Abstract

Entomology in Great Britain remained for long enough the care of amateurs. A long line of distinguished naturalists whose chief interest lay with the insects runs through the nineteenth century. There was A. H. Haworth (1767–1833), a lawyer by profession, the founder of the first entomological societies in this country; there was William Kirby (1759–1850), Fellow of Gonville and Caius College and rector of Barham in the county of Suffolk for fifty-eight years, who, with William Spence (1783–1860), produced the standard work on insects that was to hold the field for half a century. There was George Newport (1803–54), physician and surgeon, who published a remarkable series of papers on the anatomy and physiology of insects.

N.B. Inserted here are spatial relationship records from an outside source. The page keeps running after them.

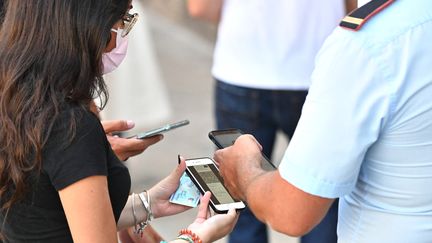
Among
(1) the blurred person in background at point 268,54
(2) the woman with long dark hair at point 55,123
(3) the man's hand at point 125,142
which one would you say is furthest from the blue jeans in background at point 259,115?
(2) the woman with long dark hair at point 55,123

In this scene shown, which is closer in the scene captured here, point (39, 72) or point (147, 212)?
point (39, 72)

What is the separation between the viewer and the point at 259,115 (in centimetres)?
331

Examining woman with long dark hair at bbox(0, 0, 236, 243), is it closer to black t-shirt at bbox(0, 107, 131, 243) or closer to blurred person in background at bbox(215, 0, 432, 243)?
black t-shirt at bbox(0, 107, 131, 243)

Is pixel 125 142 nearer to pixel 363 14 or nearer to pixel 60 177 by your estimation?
pixel 60 177

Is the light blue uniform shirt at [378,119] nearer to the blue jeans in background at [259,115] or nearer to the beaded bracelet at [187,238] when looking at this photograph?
the beaded bracelet at [187,238]

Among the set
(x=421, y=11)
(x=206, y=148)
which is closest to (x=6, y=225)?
(x=421, y=11)

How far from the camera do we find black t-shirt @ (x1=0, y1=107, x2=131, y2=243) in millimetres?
1849

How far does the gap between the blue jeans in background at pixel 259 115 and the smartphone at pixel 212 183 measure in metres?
Result: 0.99

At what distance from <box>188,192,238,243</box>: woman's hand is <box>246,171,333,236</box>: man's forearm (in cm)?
18

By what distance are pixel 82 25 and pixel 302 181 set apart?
0.65 meters

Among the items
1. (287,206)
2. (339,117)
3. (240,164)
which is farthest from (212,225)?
(339,117)

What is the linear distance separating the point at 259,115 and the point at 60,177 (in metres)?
1.57

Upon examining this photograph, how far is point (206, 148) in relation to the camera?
580 cm

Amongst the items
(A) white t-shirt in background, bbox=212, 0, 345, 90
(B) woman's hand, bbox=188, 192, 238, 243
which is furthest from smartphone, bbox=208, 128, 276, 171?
(A) white t-shirt in background, bbox=212, 0, 345, 90
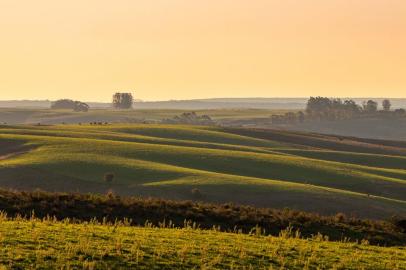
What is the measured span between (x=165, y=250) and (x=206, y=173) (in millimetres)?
53311

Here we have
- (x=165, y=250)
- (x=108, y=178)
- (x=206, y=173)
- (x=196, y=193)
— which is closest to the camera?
(x=165, y=250)

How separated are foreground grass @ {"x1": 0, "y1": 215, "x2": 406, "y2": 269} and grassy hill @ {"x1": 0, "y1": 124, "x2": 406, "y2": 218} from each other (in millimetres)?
32955

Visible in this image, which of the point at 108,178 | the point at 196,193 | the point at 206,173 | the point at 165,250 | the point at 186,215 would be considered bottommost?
the point at 196,193

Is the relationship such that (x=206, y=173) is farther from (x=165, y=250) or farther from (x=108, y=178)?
(x=165, y=250)

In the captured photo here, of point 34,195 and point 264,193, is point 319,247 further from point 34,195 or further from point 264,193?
point 264,193

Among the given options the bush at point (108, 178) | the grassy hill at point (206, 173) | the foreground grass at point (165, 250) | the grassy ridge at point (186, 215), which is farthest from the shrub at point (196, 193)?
the foreground grass at point (165, 250)

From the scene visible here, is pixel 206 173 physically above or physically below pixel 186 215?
below

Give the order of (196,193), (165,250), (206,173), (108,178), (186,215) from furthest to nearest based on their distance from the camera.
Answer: (206,173) → (108,178) → (196,193) → (186,215) → (165,250)

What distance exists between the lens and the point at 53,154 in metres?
92.3

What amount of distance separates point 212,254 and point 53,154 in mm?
64200

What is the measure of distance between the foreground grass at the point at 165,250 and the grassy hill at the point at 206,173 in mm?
32955

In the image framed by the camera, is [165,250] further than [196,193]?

There was the lawyer’s clerk and engraver John Curtis (1791–1862) and Miss Ormerod (1828–1901) who, in the second half of the century laid the foundations of agricultural entomology in Britain. There was Sir John Lubbock (Lord Avebury) (1834–1913), worthy of remembrance indeed, for it was he who sponsored the Early Closing Act and gave us our bank holidays. As a relaxation from a most active public life, Lubbock laid the groundwork of our knowledge of the sensory physiology of the Hymenoptera; it was Lubbock who proved that bees distinguish colours and can be trained to associate particular colours with the presence of food; that the vision of ants extends into the ultra-violet; and who suggested, far ahead of his time, that ants find their way home by remembering the direction of the sun.